Board of Health Meeting Summary – March
Written by Comms Team, March 14, 2023
Opioid-Related Harms Update
Dr. Piggott noted continued work and strategic plan prioritization of the drug poisoning crisis response. In particular Dr. Piggott emphasized the need for a continued 4-Pillar approach in the response and highlighted the community proposal advanced by FourCAST and CMHA for a community addictions detox and treatment facility, for which PPH wrote a letter of support. Carolyn Doris, Manager of Family and Community Health, shared a drug poisoning update based on data featured on Peterborough Public Health’s Opioid Harms Data Portal. According to Doris, January had the highest number of deaths since tracking began in 2011. Another 5 suspected deaths occurred in February. Doris noted that cause of death is confirmed by the Coroner’s Office through the completion of an investigation. As these investigations are typically delayed by several months, final mortality numbers are subject to change and may rise as investigations are closed. Over the last 12 months, Doris shared there have been, on average, 6 deaths every month. This demonstrates the continued need for coordinated efforts via the Peterborough Drug Strategy and other community partners to ensure a united response to the drug poisoning crisis. Despite a rise in deaths in the first 2 months of 2023, Doris notes that Emergency Department visits have remained at similar levels to January 2023, and Paramedic Calls-for-Service increased slightly compared to the previous month.
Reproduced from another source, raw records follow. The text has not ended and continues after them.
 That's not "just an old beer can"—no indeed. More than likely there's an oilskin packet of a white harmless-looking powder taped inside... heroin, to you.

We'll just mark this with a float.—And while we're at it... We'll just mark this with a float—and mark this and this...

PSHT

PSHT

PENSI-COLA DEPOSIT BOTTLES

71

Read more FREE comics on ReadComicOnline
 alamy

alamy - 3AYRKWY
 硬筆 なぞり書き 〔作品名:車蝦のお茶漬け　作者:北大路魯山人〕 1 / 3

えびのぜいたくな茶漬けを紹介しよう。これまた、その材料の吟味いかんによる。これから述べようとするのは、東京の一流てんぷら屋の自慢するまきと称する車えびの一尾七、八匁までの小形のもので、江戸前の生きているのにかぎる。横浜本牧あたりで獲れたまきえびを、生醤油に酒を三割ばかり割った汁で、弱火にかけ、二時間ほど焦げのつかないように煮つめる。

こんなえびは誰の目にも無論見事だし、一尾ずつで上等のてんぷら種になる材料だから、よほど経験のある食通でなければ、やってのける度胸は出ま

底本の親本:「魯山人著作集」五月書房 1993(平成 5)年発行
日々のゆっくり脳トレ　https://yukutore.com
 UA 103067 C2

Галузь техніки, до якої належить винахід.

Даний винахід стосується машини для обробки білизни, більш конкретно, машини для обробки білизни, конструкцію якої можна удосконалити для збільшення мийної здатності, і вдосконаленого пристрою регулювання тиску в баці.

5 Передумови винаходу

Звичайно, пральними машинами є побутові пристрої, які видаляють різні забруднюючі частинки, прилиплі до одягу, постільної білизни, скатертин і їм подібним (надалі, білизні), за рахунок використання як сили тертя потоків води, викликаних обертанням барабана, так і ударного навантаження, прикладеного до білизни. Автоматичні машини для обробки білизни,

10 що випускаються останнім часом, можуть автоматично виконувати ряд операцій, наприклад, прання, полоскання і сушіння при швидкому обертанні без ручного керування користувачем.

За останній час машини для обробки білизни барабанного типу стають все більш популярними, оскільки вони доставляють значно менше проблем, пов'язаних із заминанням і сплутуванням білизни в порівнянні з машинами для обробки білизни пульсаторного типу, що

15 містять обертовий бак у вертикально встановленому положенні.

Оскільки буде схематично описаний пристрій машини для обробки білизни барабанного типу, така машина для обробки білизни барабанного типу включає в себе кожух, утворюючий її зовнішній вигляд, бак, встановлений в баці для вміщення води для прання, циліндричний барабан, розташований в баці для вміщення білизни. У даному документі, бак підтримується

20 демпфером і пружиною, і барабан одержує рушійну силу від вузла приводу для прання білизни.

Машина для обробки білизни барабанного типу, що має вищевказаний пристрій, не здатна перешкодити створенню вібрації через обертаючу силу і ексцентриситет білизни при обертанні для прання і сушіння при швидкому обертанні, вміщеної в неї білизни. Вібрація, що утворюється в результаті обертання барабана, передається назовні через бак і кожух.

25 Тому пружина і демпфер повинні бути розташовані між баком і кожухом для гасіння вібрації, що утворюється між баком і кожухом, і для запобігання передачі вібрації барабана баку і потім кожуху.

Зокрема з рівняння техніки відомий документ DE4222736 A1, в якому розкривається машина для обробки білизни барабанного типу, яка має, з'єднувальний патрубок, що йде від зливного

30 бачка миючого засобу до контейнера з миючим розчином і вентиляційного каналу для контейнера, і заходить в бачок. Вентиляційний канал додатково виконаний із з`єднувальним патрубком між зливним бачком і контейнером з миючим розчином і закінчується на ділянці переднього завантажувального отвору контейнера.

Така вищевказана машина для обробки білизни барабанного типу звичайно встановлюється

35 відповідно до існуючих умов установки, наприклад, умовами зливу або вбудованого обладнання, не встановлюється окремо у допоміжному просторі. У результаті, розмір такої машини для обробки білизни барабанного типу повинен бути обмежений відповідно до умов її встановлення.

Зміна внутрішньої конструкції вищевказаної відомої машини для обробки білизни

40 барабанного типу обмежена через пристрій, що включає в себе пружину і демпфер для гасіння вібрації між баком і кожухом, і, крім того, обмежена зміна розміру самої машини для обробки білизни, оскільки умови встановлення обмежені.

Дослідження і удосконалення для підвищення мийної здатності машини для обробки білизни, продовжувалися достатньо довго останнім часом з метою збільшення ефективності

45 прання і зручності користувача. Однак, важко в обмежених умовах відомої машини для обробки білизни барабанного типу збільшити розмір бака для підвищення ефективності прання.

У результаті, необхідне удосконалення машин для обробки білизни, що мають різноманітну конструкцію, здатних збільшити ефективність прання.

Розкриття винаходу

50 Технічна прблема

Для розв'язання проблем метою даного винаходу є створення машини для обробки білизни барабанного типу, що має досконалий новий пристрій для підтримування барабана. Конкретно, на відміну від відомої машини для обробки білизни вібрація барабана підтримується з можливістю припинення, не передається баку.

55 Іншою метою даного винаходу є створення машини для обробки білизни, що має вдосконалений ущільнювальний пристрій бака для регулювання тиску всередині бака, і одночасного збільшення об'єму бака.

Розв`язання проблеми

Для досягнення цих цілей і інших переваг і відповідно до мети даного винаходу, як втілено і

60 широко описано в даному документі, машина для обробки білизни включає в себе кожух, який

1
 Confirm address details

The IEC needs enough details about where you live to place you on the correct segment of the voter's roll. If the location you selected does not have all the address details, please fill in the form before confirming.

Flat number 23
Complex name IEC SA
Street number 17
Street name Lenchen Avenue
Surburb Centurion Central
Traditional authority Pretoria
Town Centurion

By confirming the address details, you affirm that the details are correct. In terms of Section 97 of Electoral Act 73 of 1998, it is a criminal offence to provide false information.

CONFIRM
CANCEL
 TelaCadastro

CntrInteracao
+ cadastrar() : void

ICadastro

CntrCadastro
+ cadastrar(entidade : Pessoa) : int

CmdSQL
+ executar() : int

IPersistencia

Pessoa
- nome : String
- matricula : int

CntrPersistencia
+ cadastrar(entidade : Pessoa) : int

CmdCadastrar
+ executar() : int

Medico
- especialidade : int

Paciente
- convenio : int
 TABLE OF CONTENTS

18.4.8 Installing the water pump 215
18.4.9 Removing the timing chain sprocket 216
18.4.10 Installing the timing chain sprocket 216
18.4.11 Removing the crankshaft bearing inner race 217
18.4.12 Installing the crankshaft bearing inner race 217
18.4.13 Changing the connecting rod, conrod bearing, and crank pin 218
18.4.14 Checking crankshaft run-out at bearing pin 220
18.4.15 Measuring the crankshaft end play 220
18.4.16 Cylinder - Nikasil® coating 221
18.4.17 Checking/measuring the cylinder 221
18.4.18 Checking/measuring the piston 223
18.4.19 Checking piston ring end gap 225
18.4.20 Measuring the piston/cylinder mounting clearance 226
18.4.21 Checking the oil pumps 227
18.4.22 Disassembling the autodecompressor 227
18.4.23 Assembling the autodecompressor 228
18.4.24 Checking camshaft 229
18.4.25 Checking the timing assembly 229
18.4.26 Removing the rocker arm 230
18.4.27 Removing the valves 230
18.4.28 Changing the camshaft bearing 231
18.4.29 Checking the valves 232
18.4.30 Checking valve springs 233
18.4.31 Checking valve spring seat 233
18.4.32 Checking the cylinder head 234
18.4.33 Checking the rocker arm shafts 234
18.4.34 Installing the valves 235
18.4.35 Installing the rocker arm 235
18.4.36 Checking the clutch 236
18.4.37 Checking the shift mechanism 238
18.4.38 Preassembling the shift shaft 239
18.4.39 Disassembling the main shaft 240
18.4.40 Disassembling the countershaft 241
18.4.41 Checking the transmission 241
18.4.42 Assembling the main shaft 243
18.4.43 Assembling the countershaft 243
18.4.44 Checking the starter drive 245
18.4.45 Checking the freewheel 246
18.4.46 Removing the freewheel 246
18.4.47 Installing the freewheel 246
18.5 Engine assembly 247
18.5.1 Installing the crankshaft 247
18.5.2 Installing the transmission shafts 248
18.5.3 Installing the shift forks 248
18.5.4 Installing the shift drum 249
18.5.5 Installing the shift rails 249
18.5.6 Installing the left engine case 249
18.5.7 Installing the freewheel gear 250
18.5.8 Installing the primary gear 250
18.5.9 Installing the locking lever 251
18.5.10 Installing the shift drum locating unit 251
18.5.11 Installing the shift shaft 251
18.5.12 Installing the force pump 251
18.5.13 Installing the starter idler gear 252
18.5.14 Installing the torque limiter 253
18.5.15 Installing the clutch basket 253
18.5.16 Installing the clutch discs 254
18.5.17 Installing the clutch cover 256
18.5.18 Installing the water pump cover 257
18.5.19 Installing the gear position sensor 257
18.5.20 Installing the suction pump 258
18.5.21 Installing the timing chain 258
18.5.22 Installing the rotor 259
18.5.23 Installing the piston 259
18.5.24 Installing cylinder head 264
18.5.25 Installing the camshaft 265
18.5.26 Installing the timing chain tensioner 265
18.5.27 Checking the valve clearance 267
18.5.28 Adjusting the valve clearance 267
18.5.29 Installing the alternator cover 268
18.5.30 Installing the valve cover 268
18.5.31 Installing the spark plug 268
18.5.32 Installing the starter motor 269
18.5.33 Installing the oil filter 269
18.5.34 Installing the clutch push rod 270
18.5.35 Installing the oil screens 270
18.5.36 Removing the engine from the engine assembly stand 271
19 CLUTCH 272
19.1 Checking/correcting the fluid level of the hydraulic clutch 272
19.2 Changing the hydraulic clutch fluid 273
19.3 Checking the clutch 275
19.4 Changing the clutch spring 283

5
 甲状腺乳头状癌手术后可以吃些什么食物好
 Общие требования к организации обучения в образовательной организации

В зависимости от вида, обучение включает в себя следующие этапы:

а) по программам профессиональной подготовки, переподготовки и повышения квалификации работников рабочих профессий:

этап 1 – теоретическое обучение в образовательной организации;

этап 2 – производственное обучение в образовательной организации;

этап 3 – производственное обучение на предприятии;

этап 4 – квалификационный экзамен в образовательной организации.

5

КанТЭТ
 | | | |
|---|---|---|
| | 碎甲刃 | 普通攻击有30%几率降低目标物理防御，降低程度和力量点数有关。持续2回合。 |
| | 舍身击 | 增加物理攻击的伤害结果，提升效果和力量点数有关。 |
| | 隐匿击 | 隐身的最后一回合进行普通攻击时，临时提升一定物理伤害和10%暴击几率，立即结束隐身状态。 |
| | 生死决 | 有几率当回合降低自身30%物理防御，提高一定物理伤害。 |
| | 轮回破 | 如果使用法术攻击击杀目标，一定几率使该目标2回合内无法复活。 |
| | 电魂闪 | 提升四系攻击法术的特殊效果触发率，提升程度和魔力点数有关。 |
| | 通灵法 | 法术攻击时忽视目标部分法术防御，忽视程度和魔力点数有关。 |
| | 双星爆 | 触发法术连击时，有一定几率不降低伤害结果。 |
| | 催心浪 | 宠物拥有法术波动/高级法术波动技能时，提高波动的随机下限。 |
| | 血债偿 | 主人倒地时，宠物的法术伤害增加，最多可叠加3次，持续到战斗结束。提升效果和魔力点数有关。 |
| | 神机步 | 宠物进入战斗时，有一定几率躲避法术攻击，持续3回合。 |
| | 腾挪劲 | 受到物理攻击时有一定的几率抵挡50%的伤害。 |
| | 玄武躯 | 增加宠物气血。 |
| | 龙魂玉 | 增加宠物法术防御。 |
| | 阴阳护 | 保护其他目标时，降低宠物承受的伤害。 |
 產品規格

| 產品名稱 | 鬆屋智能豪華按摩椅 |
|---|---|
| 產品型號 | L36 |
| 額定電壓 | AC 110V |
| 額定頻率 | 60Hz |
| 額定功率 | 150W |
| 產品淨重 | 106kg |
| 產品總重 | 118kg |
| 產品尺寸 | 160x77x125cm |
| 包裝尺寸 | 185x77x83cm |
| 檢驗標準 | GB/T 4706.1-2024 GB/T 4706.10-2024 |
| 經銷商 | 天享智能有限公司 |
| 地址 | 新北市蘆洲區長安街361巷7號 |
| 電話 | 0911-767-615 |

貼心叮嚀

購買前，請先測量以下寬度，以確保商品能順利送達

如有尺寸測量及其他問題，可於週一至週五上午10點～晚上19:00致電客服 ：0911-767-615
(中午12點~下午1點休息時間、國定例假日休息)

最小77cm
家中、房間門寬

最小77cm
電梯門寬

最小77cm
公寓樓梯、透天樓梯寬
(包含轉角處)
COVID-19 and Respiratory Viruses Update
Donna Churipuy, Director of Health Protection, reviewed current data from the COVID-19 and Respiratory Virus Index. Current data shows that the region remains at a moderate risk level, despite increasing case rates and hospitalizations. An increase in positive Rapid Antigen Tests has been observed, along with a declining waste water signal. Conversely, respiratory virus signals have increased. The National Advisory Committee on Immunization (NACI) has released a statement advising an additional booster dose in Spring 2023 for key populations. Peterborough Public Health is waiting on provincial guidance to determine implementation needs for a Spring campaign. In the interim, Peterborough Public Health continues to advise residents to take precautionary measures and notes that layering protections remains important at this stage of the pandemic.
Informational Review of Mandatory Standards and Program Delivery: Health Protection Division
Donna Churipuy, Director of Health Protection, delivered the first of 3 presentations to the Board of Health outlining the mandatory programs and services that local public health units are required to deliver under the Ontario Public Health Standards (OPHS). Requirements specific to the Health Protection Division, which includes the Environmental Health, Clinical Services, and Infectious and Communicable Diseases programs, were reviewed. Churipuy provided a detailed overview of the context, program requirements, scope and objectives, and staffing structure for each program. In general, Peterborough Public Health is managing a significant workload with limited staffing resources compared to other public health units. For example, in 2018, the Infectious Disease team responded to 418 Diseases of Public Health significance with a team of 9 full-time staff. Similarly, 13 staff on the Clinical Services team responded to 789 reports of Sexually-transmitted and Blood-Born Infections (STBBIs) in 2018 and provided immunization services at 31 schools. In 2019, the Clinical Services team also administered 2574 doses of vaccine and completed 2314 Public Health Nurse and physician assessments through the Sexual Health Clinic. Finally, the Environmental Health team executed health hazard inspections, investigations, and enforcement activities under the OPHS with a team of 20 regular, part-time, and temporary staff. In addition to regular inspections of 351 Small Drinking Water Systems and over 1000 food premises, the Environmental Health team responded to 488 animal bites and completed 98 health hazard inspections and re-inspections in 2019. Churipuy noted that work within the Health Protection Division has fallen behind due to the pandemic, but planning is underway to catch up on critical work despite long-standing capacity issues.